Presented by: Charles 1, William Marx

Charles 1 , William Marx

Dartmouth College

How should researchers create placebo conditions in survey experiments? A recent paper by Porter and Velez recommends that researchers should use automated processes to construct a corpus of related placebo conditions, which are then randomly sampled from during survey implementation. While we agree with their general recommendation, we suggest that researchers use caution if they employ the tool Porter and Velez recommend for placebo construction, OpenAI’s semi-supervised language model GPT-2. Through a series of simulations, we conduct the largest assessment yet of GPT-2’s biases by measuring the sentiment of 1,083,750 potential placebos generated across 4,335 unique seed phrases.
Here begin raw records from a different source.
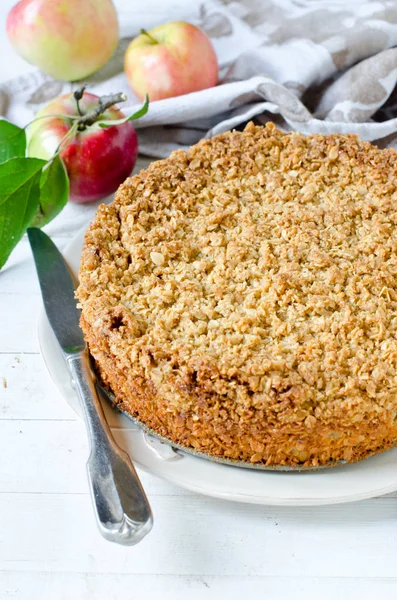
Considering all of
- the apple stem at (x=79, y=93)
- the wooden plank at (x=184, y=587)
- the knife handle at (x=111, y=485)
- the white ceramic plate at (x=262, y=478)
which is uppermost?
the apple stem at (x=79, y=93)

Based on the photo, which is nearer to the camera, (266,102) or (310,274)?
(310,274)

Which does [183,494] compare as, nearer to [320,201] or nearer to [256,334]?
[256,334]

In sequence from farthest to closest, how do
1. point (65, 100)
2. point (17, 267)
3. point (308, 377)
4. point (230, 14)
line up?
point (230, 14)
point (65, 100)
point (17, 267)
point (308, 377)

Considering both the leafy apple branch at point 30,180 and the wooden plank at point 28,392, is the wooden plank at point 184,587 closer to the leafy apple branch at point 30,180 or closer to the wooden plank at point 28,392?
the wooden plank at point 28,392

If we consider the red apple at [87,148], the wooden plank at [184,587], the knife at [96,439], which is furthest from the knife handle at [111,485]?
the red apple at [87,148]

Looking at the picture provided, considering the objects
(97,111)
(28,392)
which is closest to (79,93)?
(97,111)

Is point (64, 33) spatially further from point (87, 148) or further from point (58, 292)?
point (58, 292)

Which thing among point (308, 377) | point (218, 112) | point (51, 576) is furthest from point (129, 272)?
point (218, 112)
We show that the polarities of placebos vary tremendously across seed phrases based on the race/ethnicity, gender, sexual and religious orientation, political affiliation and ideology, or state or territory demonym included in them. We also show considerable heterogeneity in the substance of placebos across seed phrases. Comparing our results to a similar analysis of the text corpus used to train GPT-2, we find that the language model does not just learn to reproduce biases in source material, but also creates its own. Taken together, our findings suggest that researchers should exercise great caution in using GPT-2 as an agnostic approach to generating placebos — particularly for identity-focused experiments. Finally, we offer a Google Colaboratory notebook to mitigate the effects of these biases and provide best practice recommendations for automatic placebo generation.